3. Mahkemece Verilen Direnme Kararı
Mahkemenin 18/12/2018 tarihli ve 2018/418 E., 2018/519 K. sayılı kararıyla; davacı …’in davasından feragat ettiği, diğer davacıların tapu iptali ve tescil istekleri yönünden iddialarını ispat edemediği, tenkis isteği yönünden ise hak düşürücü sürenin geçtiği gerekçesiyle önceki kararda direnilmesine karar verilmiştir.

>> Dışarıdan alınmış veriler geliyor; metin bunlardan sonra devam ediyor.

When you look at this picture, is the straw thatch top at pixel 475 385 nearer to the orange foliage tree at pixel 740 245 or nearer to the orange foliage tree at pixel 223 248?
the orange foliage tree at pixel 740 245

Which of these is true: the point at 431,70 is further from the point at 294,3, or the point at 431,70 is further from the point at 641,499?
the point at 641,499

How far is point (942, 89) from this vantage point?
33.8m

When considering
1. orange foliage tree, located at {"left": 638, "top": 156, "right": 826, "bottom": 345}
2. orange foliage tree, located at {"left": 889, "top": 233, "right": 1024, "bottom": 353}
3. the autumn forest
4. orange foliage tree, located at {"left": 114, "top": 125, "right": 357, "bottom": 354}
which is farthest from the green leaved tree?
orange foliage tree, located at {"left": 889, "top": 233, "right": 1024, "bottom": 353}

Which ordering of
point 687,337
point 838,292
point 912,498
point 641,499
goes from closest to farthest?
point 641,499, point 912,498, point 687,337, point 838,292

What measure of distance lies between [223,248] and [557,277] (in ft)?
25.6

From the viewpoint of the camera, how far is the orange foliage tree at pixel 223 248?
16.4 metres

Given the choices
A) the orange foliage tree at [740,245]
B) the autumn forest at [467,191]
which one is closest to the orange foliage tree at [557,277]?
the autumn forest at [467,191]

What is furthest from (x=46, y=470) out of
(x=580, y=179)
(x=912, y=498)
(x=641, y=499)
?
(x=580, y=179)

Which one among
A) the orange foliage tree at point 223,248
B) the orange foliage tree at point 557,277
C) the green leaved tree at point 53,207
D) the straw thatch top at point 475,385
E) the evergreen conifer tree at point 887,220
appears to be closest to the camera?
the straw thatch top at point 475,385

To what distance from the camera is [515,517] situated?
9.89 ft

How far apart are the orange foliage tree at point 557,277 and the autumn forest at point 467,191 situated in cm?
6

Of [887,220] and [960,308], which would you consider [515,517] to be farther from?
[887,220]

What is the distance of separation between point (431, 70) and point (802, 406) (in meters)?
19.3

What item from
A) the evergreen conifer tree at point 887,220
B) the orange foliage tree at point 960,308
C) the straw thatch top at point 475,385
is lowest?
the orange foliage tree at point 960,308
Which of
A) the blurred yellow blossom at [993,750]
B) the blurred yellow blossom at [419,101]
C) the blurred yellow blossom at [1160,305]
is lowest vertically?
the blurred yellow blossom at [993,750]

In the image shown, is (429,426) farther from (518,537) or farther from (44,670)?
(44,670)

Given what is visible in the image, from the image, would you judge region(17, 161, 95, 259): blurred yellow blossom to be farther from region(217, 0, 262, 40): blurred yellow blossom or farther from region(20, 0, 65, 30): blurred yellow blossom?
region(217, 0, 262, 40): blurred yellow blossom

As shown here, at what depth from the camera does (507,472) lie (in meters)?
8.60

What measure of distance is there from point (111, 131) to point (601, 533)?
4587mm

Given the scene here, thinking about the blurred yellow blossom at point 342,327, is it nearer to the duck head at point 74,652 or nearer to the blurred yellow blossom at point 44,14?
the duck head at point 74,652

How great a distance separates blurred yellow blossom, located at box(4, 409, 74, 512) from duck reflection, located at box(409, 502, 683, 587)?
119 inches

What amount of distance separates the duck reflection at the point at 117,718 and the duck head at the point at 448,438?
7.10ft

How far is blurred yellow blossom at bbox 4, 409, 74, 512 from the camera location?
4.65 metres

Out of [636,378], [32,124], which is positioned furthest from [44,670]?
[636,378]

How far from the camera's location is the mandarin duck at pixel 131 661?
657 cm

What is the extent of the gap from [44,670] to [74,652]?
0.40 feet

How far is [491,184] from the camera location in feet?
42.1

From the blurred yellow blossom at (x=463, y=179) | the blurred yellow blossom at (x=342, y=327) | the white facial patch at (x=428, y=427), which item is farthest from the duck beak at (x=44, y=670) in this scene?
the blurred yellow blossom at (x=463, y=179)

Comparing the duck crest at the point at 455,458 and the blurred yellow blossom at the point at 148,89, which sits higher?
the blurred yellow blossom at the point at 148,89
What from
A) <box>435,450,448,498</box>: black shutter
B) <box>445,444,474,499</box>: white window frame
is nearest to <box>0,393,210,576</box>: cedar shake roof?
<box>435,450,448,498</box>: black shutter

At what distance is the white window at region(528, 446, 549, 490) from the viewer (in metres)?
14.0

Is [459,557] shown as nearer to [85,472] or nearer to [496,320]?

4. Direnme Kararına Karşı Temyiz Yoluna Başvuranlar
Mahkemenin yukarıda belirtilen direnme kararına karşı süresi içinde davacılar vekili tarafından temyiz isteminde bulunulmuştur.
5. Temyiz Nedenleri
Davacılar vekili temyiz dilekçesinde özetle; Mahkemece verilen direnme kararının doğru olmadığını, mirasbırakan İbrahim’in ilk temlikte 75 yaşında olduğunu ve oğlu …’in bir işi olmayıp, sadece babasının tarlalarını sürdüğünü,…’in yaptığı hasadı paraya çevirerek bu kazancı da kendisinin kullandığını, aslında ortada gerçek büyük borçlar olmadığını,…’in taşınmazları hacizlerle yüklü olarak aldığını, aynı resmi senet ile mirasbırakanın eşi Bedia’nın da maliki olduğu 6 parsel sayılı taşınmazını …’e devrettiğini, taşınmaz üzerindeki ipotek ve icra dosyalarının 78 dönüm olan taşınmazın satışını gerektirmeyeceğini belirterek, hükmün bozulmasını istemiştir.
6. Gerekçe
6.1. Uyuşmazlık ve Hukuki Nitelendirme
Dava, muris muvazaası hukuki nedenine dayalı pay oranında tapu iptal ve tescil,olmadığı takdirde tenkis isteğine ilişkindir.
6.2. İlgili Hukuk
6.2.1. Yerleşmiş Yargıtay İçtihatlarında ve 01.04.1974 tarihli 1/2 sayılı İçtihadı Birleştirme Kararında açıklandığı üzere görünürdeki sözleşme tarafların gerçek iradelerine uymadığından, gizli bağış sözleşmesi de Türk Medeni Kanunu’nun 706., Türk Borçlar Kanunu’nun 237. (Borçlar Kanunun 213.) ve Tapu Kanunu’nun 26. maddelerinde öngörülen şekil koşullarından yoksun bulunduğundan, saklı pay sahibi olsun veya olmasın miras hakkı çiğnenen tüm mirasçılar dava açarak resmi sözleşmenin muvazaa nedeni ile geçersizliğinin tespitini ve buna dayanılarak oluşturulan tapu kaydının iptalini isteyebilirler.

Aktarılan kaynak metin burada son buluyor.